Selected passage –
··········

Sign Language Interpreter Info
By Edda Ford
Sunday, April 5, 2009

Knowing how to sign is only part of what an interpreter is assigned to do. Sign language is a language. When Hearing people speak, they speak with expression. It is the same with sign language it is signed with expression.

According to R.I.D. (Registry of Interpreters for the Deaf) there is an art to interpreting and the website also explains what it takes to be an interpreter. For example, it is a bridge between the death and hard of hearing. It takes someone with patience and understanding to be able to do this type of complicated work. It is also rewarding and although it may not be the best paying job the reward is being able to help someone who may not have been able to help themselves.

Education is very important in this field. To be an interpreter not only does one have to have years of experience but having a certificate or degree is a must. According to R.I.D. by 2012 hearing interpreters must at least have a bachelors degree to enter the interpretation field. It is good that there are agencies such as R.I.D. to help regulate and make sure that deaf and hard of hearing individuals have the highest quality of interpretation.

··········

(Dataset items)
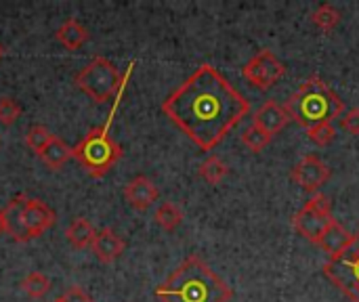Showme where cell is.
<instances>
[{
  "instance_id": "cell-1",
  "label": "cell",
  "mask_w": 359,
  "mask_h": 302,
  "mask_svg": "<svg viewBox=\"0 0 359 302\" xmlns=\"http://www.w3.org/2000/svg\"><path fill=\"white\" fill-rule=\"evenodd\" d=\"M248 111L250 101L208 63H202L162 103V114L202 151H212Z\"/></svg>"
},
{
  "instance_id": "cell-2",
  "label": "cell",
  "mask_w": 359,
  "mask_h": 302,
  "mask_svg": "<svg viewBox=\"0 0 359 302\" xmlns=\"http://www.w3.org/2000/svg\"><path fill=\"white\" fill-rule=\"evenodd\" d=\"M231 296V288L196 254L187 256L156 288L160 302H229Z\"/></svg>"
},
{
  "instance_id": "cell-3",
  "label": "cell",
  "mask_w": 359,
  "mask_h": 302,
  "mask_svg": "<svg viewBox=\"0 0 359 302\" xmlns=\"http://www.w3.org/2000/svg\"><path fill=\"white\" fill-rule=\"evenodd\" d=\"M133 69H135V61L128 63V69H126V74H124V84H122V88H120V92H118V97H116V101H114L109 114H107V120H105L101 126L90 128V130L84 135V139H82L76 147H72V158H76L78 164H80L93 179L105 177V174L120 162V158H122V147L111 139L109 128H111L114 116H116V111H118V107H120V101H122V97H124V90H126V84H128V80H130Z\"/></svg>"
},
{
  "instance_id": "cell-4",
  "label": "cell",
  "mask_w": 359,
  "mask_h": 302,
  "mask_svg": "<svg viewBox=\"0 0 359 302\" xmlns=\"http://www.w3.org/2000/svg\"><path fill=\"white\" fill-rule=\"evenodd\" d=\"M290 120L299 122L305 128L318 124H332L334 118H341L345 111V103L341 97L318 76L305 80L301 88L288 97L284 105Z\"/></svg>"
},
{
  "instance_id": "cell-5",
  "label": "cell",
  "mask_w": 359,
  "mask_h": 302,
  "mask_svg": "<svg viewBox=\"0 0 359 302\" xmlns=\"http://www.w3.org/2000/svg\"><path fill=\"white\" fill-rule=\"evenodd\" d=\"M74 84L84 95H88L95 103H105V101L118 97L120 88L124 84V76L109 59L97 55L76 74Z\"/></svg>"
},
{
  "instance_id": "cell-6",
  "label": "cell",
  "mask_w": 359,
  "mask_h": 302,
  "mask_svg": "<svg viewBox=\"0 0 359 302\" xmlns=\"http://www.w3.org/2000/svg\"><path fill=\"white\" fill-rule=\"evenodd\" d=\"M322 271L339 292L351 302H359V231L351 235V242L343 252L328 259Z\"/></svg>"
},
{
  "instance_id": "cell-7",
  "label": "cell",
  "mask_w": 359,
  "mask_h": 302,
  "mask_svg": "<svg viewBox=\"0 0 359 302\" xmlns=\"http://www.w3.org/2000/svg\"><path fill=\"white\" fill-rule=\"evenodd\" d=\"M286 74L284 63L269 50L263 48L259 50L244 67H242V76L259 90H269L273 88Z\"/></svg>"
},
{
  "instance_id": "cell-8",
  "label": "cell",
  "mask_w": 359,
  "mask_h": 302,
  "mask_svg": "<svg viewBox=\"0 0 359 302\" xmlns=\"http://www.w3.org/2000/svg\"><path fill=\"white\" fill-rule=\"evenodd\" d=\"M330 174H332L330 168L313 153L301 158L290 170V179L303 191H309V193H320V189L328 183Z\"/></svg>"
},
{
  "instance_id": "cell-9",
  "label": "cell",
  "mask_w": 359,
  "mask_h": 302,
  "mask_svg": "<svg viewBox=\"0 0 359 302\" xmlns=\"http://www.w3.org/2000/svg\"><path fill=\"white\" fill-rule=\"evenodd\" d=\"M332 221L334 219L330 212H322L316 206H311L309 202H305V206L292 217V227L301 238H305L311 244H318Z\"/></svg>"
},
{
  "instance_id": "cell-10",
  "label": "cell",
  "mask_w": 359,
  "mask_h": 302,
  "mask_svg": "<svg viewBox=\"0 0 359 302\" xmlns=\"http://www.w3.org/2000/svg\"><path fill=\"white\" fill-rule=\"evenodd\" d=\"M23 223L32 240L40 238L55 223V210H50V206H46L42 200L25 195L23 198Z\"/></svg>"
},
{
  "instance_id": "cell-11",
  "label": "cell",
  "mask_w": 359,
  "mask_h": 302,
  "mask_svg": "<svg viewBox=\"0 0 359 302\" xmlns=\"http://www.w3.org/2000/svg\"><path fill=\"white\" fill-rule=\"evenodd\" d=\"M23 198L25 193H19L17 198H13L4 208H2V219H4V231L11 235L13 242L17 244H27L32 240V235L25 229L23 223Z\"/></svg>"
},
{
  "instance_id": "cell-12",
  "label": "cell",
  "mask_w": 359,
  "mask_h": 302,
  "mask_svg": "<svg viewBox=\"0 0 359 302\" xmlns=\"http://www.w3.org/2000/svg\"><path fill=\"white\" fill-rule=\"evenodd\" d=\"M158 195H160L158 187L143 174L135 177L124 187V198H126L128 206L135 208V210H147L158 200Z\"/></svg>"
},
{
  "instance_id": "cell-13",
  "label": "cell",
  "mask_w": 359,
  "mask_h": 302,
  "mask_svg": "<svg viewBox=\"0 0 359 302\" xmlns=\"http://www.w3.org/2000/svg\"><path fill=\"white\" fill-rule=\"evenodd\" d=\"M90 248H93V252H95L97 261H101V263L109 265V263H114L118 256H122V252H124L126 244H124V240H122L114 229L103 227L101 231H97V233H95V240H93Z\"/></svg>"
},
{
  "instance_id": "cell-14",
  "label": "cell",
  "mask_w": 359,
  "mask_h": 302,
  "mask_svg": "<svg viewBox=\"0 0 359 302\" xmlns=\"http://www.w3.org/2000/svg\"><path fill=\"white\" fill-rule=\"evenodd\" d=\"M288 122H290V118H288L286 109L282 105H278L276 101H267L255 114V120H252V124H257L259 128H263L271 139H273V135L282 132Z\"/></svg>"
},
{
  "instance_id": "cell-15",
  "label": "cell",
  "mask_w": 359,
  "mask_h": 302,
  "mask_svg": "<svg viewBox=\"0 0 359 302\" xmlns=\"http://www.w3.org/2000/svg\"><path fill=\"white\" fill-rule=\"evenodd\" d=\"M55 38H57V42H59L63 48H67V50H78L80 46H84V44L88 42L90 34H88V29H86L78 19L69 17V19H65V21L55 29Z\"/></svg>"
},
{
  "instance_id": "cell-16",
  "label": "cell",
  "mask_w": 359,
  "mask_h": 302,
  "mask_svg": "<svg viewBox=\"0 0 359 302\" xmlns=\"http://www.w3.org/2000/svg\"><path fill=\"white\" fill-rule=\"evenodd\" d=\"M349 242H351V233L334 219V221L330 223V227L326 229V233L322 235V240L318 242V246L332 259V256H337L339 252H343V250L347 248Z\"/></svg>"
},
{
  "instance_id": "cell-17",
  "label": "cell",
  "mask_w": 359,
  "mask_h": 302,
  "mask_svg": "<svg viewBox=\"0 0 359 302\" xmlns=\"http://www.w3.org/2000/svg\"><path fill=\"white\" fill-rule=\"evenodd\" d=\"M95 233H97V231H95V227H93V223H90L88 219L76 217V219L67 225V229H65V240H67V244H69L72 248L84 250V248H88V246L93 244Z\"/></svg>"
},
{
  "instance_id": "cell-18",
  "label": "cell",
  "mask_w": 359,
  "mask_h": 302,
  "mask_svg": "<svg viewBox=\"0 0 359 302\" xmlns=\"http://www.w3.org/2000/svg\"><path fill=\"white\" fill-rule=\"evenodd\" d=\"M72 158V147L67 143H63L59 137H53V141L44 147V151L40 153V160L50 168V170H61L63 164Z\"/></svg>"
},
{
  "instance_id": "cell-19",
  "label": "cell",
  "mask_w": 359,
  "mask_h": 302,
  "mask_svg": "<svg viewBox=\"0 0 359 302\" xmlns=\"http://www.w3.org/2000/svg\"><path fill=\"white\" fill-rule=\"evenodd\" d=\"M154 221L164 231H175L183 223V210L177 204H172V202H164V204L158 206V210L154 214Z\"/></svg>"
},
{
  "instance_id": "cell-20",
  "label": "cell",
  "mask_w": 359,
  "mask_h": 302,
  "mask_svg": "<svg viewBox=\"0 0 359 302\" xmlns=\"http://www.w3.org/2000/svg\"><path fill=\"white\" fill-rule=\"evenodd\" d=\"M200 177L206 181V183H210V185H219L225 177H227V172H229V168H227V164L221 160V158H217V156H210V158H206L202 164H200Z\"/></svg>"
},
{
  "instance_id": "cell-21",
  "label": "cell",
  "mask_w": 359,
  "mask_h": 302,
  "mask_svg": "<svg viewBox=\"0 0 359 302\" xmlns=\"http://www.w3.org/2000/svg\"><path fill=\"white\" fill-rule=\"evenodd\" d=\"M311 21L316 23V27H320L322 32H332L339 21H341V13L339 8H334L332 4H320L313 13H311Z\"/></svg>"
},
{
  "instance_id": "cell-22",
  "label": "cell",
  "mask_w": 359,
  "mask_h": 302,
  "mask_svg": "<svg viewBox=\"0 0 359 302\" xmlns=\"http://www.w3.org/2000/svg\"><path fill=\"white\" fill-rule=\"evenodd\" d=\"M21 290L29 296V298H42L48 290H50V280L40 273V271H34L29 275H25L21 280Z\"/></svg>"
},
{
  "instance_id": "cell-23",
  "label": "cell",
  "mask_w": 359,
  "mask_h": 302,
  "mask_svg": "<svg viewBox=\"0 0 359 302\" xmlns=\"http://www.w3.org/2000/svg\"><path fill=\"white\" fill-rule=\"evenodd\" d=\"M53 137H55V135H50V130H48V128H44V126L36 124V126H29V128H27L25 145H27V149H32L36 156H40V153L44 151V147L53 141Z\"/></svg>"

··········

Tasks to carry out –
a - From the sign language interpreter article, extract the passage starting with "Education is very" and going on through "quality of interpretation.".
b - According to the sign language interpreter article, why is it good that agencies such as R.I.D. exist? Answer in one to three sentences.
c - Please list every requirement for becoming an interpreter that the paragraph beginning "Education is very important in this field" names in the sign language interpreter article.

Answers per task –
a -
Education is very important in this field. To be an interpreter not only does one have to have years of experience but having a certificate or degree is a must. According to R.I.D. by 2012 hearing interpreters must at least have a bachelors degree to enter the interpretation field. It is good that there are agencies such as R.I.D. to help regulate and make sure that deaf and hard of hearing individuals have the highest quality of interpretation.

b - Agencies such as R.I.D. help regulate the field. They also make sure that deaf and hard of hearing individuals receive the highest quality of interpretation.

c -
- Years of experience
- A certificate or degree
- For hearing interpreters, by 2012, at least a bachelor's degree to enter the interpretation field